# [WRITTEN EXERCISE]
Copy everything from the line containing "The scene captured" down to the last of these lines, swapping "choices" for "options" and changing nothing else.

# [DATA EXCERPTS]

'''

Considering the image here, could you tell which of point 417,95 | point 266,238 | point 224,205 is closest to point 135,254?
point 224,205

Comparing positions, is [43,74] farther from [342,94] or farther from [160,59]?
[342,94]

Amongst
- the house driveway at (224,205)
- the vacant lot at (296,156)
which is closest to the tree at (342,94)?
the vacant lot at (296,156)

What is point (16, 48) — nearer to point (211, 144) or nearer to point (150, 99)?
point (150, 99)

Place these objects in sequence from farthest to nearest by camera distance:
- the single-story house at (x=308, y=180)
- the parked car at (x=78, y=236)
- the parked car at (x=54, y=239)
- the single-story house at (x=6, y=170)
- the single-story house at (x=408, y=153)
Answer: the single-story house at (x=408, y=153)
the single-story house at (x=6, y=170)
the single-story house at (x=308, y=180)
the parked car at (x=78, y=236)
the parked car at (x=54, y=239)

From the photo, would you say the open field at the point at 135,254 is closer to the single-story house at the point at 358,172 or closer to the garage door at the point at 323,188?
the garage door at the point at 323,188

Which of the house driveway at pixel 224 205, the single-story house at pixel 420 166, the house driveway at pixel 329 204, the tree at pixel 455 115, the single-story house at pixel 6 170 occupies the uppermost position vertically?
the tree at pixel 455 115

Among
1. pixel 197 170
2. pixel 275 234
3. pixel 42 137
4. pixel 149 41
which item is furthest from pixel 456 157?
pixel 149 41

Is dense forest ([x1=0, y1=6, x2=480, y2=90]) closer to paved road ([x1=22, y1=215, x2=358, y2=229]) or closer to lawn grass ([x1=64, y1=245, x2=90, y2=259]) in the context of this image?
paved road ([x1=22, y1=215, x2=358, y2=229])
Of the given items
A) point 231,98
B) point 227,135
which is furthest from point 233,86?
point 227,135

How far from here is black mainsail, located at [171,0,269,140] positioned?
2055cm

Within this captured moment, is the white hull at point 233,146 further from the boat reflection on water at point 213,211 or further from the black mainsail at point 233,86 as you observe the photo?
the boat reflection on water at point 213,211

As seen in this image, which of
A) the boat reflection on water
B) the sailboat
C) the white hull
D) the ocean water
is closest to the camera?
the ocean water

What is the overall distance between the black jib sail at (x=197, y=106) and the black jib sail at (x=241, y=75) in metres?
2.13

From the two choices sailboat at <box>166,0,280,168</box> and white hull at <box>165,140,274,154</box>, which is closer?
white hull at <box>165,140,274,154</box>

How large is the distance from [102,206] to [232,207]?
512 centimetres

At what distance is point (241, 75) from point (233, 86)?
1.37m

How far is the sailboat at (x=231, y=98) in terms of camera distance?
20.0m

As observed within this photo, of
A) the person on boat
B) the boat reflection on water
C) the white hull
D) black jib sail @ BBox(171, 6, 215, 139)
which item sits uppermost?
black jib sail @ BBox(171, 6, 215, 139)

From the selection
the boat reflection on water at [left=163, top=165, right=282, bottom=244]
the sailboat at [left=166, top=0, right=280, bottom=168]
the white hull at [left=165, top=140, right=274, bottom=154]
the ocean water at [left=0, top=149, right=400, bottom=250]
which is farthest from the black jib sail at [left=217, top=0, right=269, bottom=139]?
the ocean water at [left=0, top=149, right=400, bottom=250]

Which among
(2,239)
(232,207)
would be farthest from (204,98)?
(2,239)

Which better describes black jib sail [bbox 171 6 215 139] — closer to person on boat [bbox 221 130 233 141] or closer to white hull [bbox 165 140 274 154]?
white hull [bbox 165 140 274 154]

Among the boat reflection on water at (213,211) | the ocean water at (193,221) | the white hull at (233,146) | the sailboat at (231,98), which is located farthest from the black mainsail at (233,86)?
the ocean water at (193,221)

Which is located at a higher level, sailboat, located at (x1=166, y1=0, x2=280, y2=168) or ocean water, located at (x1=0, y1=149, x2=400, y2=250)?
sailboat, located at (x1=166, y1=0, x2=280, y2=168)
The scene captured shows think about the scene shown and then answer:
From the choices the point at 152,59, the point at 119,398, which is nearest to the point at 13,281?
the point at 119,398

'''

# [WRITTEN SOLUTION]
The scene captured shows think about the scene shown and then answer:
From the options the point at 152,59, the point at 119,398, which is nearest to the point at 13,281?
the point at 119,398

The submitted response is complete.